Aim of the task> Using the records below, locate all lines containing "United" and return them.

Recorded data>
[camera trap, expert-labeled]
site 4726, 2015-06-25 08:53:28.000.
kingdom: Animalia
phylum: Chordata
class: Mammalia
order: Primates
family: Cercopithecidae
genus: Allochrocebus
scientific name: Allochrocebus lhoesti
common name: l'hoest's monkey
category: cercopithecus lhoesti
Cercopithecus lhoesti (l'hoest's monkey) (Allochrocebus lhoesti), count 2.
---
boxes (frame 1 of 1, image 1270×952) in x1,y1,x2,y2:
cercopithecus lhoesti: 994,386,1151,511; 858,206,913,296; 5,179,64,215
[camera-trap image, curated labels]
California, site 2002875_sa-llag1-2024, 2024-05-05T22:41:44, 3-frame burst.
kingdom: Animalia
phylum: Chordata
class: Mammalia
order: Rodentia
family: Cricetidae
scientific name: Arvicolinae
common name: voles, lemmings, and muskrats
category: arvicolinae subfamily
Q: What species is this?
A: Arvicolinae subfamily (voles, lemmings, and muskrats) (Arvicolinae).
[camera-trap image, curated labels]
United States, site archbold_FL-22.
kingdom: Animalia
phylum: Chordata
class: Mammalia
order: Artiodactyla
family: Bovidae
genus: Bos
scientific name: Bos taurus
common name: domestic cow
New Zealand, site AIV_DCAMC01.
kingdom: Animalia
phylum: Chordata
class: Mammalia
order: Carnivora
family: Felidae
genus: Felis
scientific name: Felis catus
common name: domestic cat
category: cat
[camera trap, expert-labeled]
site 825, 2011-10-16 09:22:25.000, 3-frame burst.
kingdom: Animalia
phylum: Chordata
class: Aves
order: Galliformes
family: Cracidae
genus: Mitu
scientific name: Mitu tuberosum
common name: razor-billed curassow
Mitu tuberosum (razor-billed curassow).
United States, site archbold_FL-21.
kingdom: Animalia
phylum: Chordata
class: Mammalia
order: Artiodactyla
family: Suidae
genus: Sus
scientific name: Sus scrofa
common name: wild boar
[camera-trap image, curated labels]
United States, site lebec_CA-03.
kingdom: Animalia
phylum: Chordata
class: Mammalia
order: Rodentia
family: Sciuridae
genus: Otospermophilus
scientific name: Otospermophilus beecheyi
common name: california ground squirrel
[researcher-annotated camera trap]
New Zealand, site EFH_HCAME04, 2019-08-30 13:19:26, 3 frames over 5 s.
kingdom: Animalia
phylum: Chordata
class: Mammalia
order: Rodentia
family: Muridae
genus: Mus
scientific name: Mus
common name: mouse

Completed task>
United States, site archbold_FL-22.
United States, site archbold_FL-21.
United States, site lebec_CA-03.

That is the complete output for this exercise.